#### Task brief:
Update the records below by replacing "white wall" with "painted wall" wherever it occurs, keeping everything else unchanged. Omit the pictures from your answer.

Records:
◆ ◆ ◆

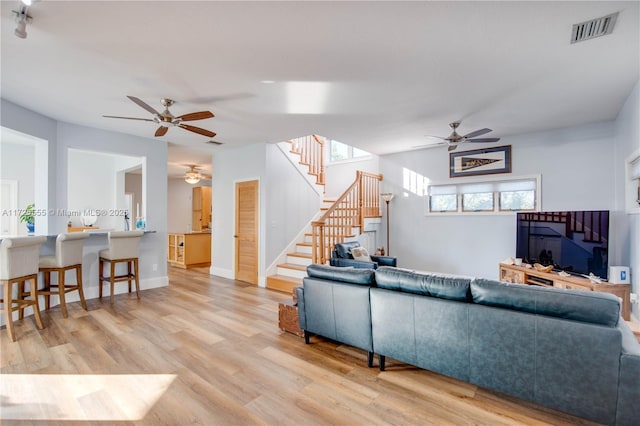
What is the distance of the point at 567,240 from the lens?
13.8 ft

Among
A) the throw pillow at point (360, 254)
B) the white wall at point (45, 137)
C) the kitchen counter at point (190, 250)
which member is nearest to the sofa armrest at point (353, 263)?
the throw pillow at point (360, 254)

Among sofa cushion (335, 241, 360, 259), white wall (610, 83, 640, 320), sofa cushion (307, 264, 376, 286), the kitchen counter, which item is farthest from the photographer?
the kitchen counter

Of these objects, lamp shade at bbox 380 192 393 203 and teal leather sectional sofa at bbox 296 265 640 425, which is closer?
teal leather sectional sofa at bbox 296 265 640 425

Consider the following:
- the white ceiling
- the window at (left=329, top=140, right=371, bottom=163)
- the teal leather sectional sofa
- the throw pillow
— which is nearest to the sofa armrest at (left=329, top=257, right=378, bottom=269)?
the throw pillow

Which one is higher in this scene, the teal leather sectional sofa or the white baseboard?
the teal leather sectional sofa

◆ ◆ ◆

#### Complete answer:
What is the distance of the point at 567,240 from the lens?
13.8 ft

Among
A) the throw pillow at point (360, 254)
B) the painted wall at point (45, 137)
C) the kitchen counter at point (190, 250)
which member is nearest to the sofa armrest at point (353, 263)?
the throw pillow at point (360, 254)

Among sofa cushion (335, 241, 360, 259), painted wall (610, 83, 640, 320), sofa cushion (307, 264, 376, 286), the kitchen counter, which item is farthest from the photographer?
the kitchen counter

Of these objects, lamp shade at bbox 380 192 393 203 and teal leather sectional sofa at bbox 296 265 640 425, which is closer?
teal leather sectional sofa at bbox 296 265 640 425

Consider the following:
- the white ceiling
- the window at (left=329, top=140, right=371, bottom=163)
- the teal leather sectional sofa
- the throw pillow
— which is nearest to the sofa armrest at (left=329, top=257, right=378, bottom=269)?
the throw pillow

Which one is higher in this scene, the teal leather sectional sofa or the white baseboard?
the teal leather sectional sofa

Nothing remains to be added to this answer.